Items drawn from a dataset
= = = = = = =

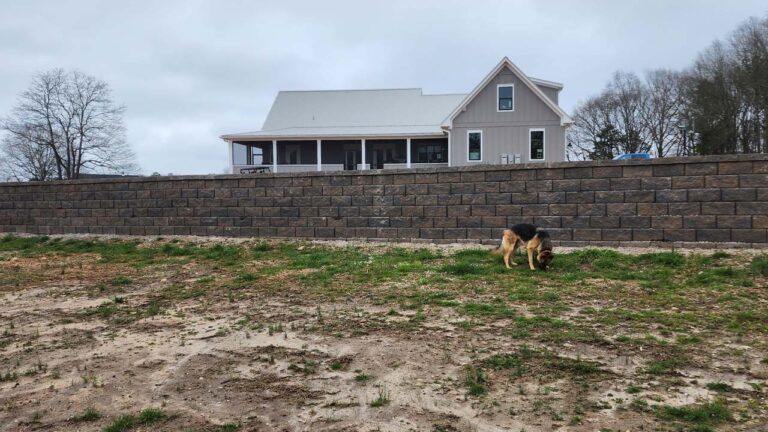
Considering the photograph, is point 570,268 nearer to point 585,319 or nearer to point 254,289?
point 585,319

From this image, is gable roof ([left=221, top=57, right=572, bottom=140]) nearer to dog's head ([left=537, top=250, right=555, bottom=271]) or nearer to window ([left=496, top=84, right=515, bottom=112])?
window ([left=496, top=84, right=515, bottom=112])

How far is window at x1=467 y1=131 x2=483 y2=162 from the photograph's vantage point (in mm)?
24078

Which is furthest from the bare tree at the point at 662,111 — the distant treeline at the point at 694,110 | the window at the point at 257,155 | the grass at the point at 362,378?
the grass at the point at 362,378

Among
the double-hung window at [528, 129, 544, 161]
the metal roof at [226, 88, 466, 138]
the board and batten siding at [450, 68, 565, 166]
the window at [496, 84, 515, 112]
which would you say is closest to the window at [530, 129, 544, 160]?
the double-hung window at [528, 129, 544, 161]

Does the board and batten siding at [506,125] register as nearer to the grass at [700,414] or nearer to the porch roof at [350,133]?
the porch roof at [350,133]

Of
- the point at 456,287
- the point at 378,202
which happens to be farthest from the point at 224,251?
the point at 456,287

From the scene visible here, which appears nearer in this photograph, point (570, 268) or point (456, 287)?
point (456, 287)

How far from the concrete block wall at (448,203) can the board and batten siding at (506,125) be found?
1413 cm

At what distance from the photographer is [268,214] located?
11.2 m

= = = = = = =

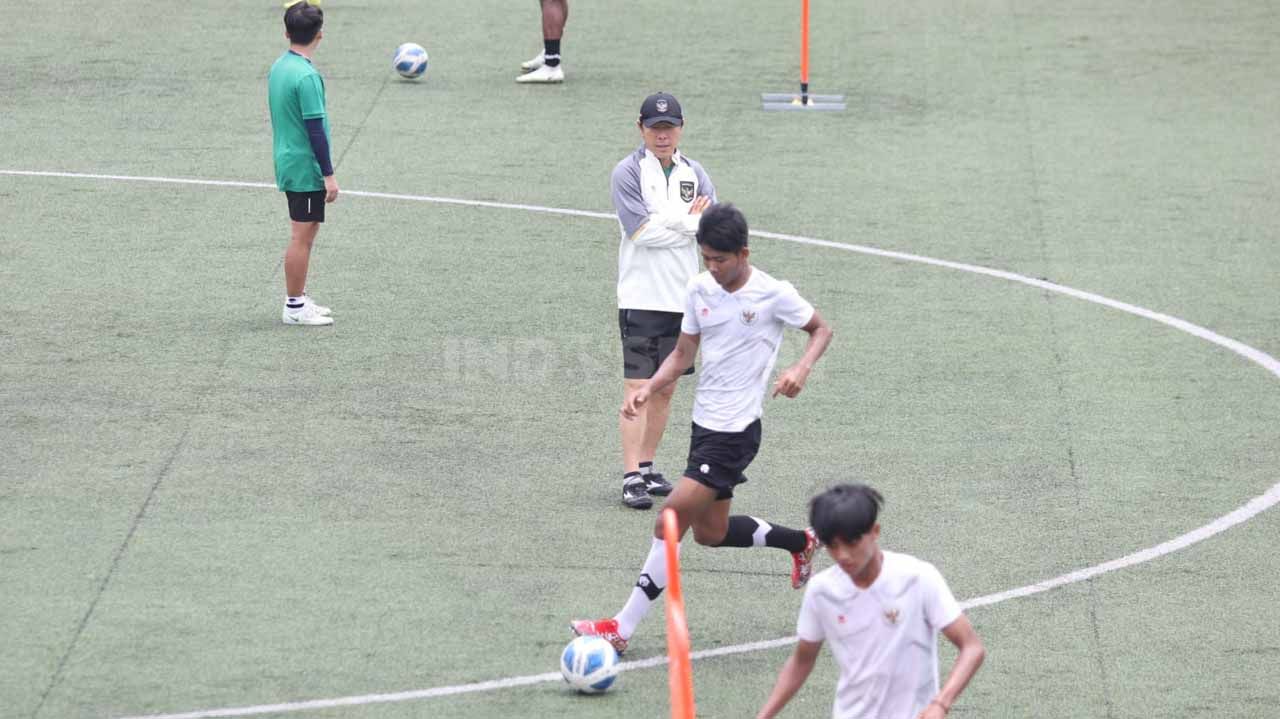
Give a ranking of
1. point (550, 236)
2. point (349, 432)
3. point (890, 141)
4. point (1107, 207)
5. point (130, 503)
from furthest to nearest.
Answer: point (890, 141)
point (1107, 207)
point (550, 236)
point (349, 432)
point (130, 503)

= = = = = = =

Gather every line of the material above that contains the word "right", and copy each one out in full.

_Response to this task_:
From this image, is gable roof ([left=221, top=57, right=572, bottom=140]) nearer to dog's head ([left=537, top=250, right=555, bottom=271]) or nearer to window ([left=496, top=84, right=515, bottom=112])?
window ([left=496, top=84, right=515, bottom=112])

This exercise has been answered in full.